Ce que le jour doit à la nuit
PARTIE 2
RIO SALADO
CHAPITRE 08.mp3
.... Le jeudi, dans un patio effervescent de cousins et de cousines, alors que je me sentais un peu perdu dans le charivari, Isabelle m’avait saisi par le coude et présenté aux siens : « C’est mon camarade préféré ! ».

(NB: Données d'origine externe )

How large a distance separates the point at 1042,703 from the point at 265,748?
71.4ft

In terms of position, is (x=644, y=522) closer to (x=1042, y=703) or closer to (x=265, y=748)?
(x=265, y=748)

Mon premier baiser, c’est à elle que je le dois. Nous étions dans le grand salon, chez elle, au fond d’une alcôve coincée entre deux portes-fenêtres. Isabelle jouait du piano, le dos roide et le menton droit. Assis à côté d’elle sur le banc, je contemplais ses doigts fuselés qui couraient comme des feux follets sur les touches du clavier. Elle avait un talent fou. Soudain, elle s’était arrêtée et, avec infiniment de délicatesse, avait rabattu le couvercle sur le clavier. Après une courte tergiversation, ou bien une courte méditation, elle s’était retournée vers moi, m’avait pris le visage entre ses mains et avait posé ses lèvres sur les miennes en fermant les yeux d’un air inspiré.
Le baiser m’avait paru interminable.
Isabelle avait rouvert les yeux avant de se retirer.
– Vous avez senti quelque chose, monsieur Jonas ?
– Non, lui répondis-je.
– Moi, non plus. C’est curieux, au cinéma, ça m’a semblé grandiose... Je suppose qu’il faudrait attendre d’être adultes pour ressentir vraiment les choses.
Plongeant son regard dans le mien, elle avait décrété :
– Qu’importe ! Nous attendrons le temps qu’il faudra.
Isabelle avait la patience de ceux qui sont persuadés que les lendemains se font pour eux. ....
Isabelle m’avait sorti d’une cage dorée pour me jeter dans un puits.
Adam éjecté de son paradis n’aurait pas été aussi dépaysé que moi, et sa pomme moins dure que le caillot qui m’était resté en travers de la gorge.